→ **Extract**
FIG. 4 shows a cross-section through a preferred embodiment of a spring contact strip 10 according to the invention, including at least one retaining portion 11 and at least one contact spring 14. According to the invention, the spring limbs 15 extend roughly in the direction of the preferably vertically oriented longitudinal side 54 of the front element of a printed circuit board assembly. This is indicated in FIG. 4 by a dashed-dotted arrow with the reference number 54. According to the invention, the spring movement 23 of the spring limb 15 shown in FIG. 4 runs roughly in the direction of the insertion and withdrawal movements 24, 48 of printed circuit board assemblies into and out of the mounting rack. The spring movement 23 and the insertion and withdrawal movements 24, 48 are likewise represented by corresponding dash-dotted arrows in FIG. 4.

The preferred embodiment of the inventive spring limb 15 illustrated in FIG. 4 also has a first limb end 58, which faces the transverse rail of the mounting rack on which the retaining portion 11 is fitted. This limb end 58 is bent away from the retaining portion 11 along a longitudinal edge 28 that extends approximately parallel to the short transverse side 56 of a front element 29 and approximately parallel to the transverse rail connected to the retaining portion 11, for example the transverse rail 1 in FIG. 1. The preferred embodiment of the spring limb 15 illustrated in FIG. 4 also includes a second limb end 59 which is directed away from the transverse rail 1 and opens into a preferably curved contact region 16. Once a printed circuit board is inserted, this contact region 16 rests electrically conductively against the interior surface of the front element 29 of a printed circuit board assembly 32. A spring limb 15 advantageously also has a contact region extension 17, which is angled off from the second limb end 59 in the general direction of a transverse rail of the mounting rack, for example the transverse rail 1 in FIG. 1.

→ **Study questions**
1 - Repeat word for word the part of the passage on the spring contact strip starting with "FIG. 4 shows" and going on through "arrows in FIG. 4.".
2 - In the passage on the spring contact strip, what does contact region 16 rest against once a printed circuit board is inserted?
3 - Take the passage on the spring contact strip further, picking up right after its last sentence.
The entries come from a separate source.

→ **Data listing**
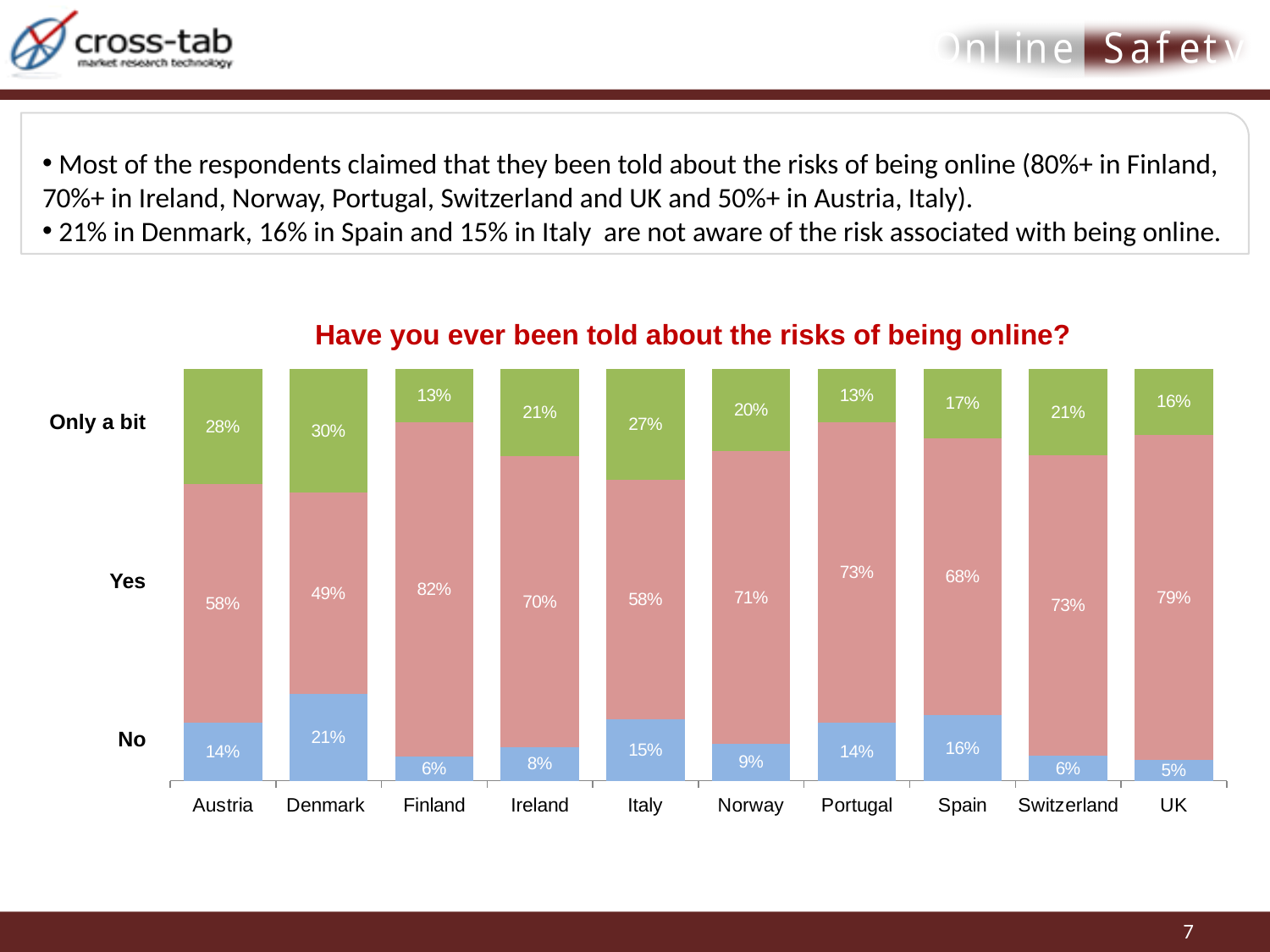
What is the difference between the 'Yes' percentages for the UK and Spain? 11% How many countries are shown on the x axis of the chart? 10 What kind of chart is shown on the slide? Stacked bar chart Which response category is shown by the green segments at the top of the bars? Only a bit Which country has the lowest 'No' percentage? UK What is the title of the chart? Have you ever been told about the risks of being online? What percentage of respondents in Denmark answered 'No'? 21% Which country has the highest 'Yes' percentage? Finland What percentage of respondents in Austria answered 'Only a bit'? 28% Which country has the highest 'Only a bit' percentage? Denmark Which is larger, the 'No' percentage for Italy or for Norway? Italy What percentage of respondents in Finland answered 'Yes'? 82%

--

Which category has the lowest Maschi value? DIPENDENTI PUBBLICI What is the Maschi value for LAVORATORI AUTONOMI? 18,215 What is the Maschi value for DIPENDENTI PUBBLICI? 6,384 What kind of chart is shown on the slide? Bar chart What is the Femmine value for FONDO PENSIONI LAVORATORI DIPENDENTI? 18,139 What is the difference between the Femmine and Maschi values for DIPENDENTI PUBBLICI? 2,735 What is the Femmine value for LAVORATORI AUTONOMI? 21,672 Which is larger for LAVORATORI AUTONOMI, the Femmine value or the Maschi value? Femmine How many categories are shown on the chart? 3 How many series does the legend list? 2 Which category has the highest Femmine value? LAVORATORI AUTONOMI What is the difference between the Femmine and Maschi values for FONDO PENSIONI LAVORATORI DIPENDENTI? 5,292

--

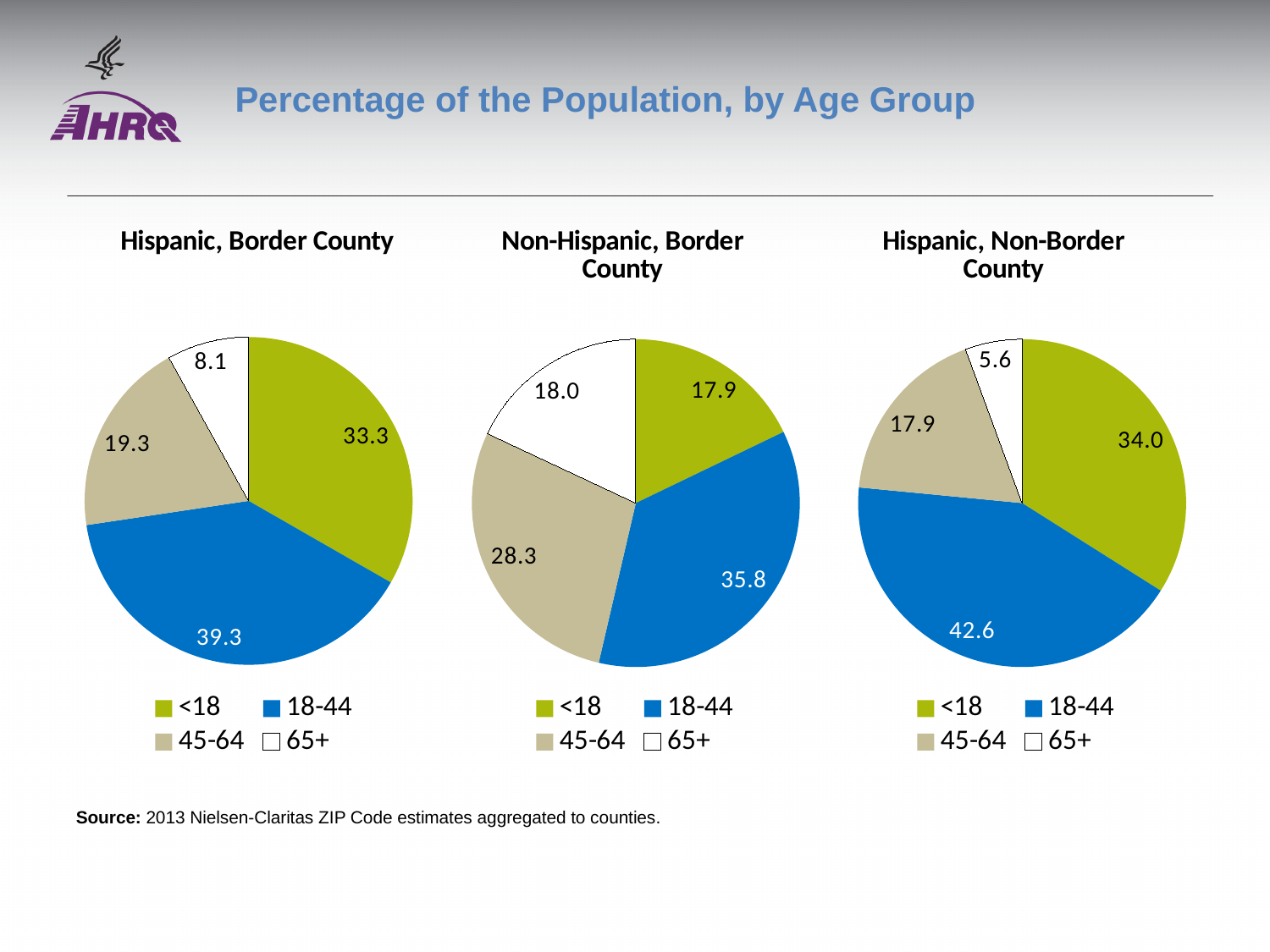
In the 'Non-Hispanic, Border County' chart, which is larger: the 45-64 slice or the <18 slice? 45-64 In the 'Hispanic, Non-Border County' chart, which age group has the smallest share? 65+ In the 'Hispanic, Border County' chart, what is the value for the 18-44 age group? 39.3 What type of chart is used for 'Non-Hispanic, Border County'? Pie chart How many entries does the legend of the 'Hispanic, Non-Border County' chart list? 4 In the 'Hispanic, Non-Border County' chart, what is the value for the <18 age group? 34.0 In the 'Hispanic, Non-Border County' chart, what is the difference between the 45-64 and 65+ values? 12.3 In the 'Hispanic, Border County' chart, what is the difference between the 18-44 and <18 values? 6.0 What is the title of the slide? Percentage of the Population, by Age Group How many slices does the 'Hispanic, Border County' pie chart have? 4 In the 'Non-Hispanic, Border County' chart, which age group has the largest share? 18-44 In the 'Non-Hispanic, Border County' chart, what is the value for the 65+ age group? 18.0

→ **Your responses**
1 -
FIG. 4 shows a cross-section through a preferred embodiment of a spring contact strip 10 according to the invention, including at least one retaining portion 11 and at least one contact spring 14. According to the invention, the spring limbs 15 extend roughly in the direction of the preferably vertically oriented longitudinal side 54 of the front element of a printed circuit board assembly. This is indicated in FIG. 4 by a dashed-dotted arrow with the reference number 54. According to the invention, the spring movement 23 of the spring limb 15 shown in FIG. 4 runs roughly in the direction of the insertion and withdrawal movements 24, 48 of printed circuit board assemblies into and out of the mounting rack. The spring movement 23 and the insertion and withdrawal movements 24, 48 are likewise represented by corresponding dash-dotted arrows in FIG. 4.

2 - It rests electrically conductively against the interior surface of the front element 29 of a printed circuit board assembly 32.

3 -
The retaining portions 11 of the spring contact strip are preferably each designed in a U-shape and can thus advantageously be plugged onto an end face (facing the front 20 of the mounting rack) of a transverse rail. This is explained in more detail below with reference to the example in FIG. 5. In the advantageous configuration of a spring contact strip 10 as shown in FIG. 4, the U-shaped retaining strip 11 has at least one bearing strip 25 with a longitudinal edge 28, along which the spring limbs 15 of the contact springs 14 are preferably bent back at the one limb end 58. The spring contact strip 10 is connected to the corresponding transverse rail, for example by bonding, at least via the bearing strip 25, which runs in the direction of the respective transverse rail of the mounting rack.

According to a further embodiment of the invention, which is also illustrated in FIG. 4, in particular in case the connection between the retaining portion 11 and the transverse rail is purely mechanical, for example by clamping, it is also advantageous for at least one connecting web 13 to be bent approximately at a right-angle away from the bearing strip 25. The connecting web 13 then rests against an end face 21 (facing the front 20 of the mounting rack) of the corresponding transverse rail 1. At least one additional terminal leaf 12 is in turn bent roughly at a right-angle away from the connecting web 13, such that the retaining portion 11 clamps around the transverse rail.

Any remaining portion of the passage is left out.